Fingering helps. So does pulling current up through
multiple vias onto traces routed perpendicular to width.
If you have terrible contact step coverage then this is
better than pulling current out the end because the last
contact on the way out, is a severe choke-point to all
the others further in. If your contact is allowed to be as
wide as min metal then you could see heinous cross
sectional area reduction at the contact sidewall, times
two, every one of 'em. That's a fail waiting to happen.
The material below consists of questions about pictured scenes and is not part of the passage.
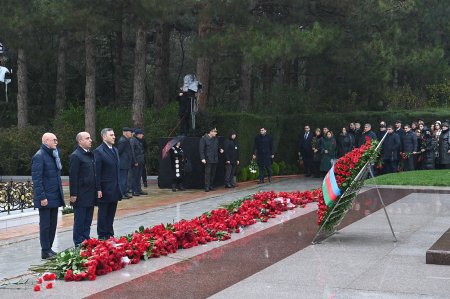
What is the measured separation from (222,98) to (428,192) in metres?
30.3

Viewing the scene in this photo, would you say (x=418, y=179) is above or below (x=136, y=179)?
below

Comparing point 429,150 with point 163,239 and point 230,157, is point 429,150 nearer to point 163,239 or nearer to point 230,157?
point 230,157

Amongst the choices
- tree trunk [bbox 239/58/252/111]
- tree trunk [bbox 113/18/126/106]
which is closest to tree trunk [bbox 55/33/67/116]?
tree trunk [bbox 113/18/126/106]

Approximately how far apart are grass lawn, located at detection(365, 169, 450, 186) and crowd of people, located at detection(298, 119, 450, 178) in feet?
5.03

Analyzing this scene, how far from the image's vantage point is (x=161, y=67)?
127 feet

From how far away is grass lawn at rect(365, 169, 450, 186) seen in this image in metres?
21.3

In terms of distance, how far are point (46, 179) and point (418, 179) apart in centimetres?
1303

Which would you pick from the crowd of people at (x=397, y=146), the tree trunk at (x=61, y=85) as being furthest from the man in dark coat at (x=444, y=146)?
the tree trunk at (x=61, y=85)

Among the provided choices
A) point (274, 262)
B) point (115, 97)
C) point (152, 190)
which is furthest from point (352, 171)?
point (115, 97)

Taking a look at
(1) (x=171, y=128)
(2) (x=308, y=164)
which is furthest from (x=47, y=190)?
(1) (x=171, y=128)

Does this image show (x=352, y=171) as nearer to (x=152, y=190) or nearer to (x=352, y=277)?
(x=352, y=277)

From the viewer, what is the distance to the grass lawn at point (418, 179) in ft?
70.0

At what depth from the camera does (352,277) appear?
9570 mm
Visualize it as plumbing with a variety of pipe diameters
and this may lead you to "points to ponder". Anywhere
the metal width, metal layer or current changes, you
have to either disposition (e.g. any current below the
mA for min W for layer, you get to check off) or analyze
until you have collected all cases, to select the worst
(declaring success if passing Jmax) or fixing the layout
where not.
Long lines are not different than short as long as you're
above the Blech length (where mass migration does not
occur, below). These are what EM rules will be derived
from.
If you were conservative you might go as far as to study
the reliability reports(if accessible) to see how proper the
experimental conduct and analysis were. Seen some
on that count. Like running so much forcing current that
a conductor would be high above ambient, but using oven
faceplate temp for analysis. I had to follow ridiculous Met2
rules for years until I could convince somebody to read my
damn memo showing all that. Then they just let me use
industry (MIL) standard Jmax instead, never did anyone
go and repeat the reliability experiment. Lazy lying bastages.
Depending on customer / end-use you may receive more or
less attention to your methods and results. Heads up.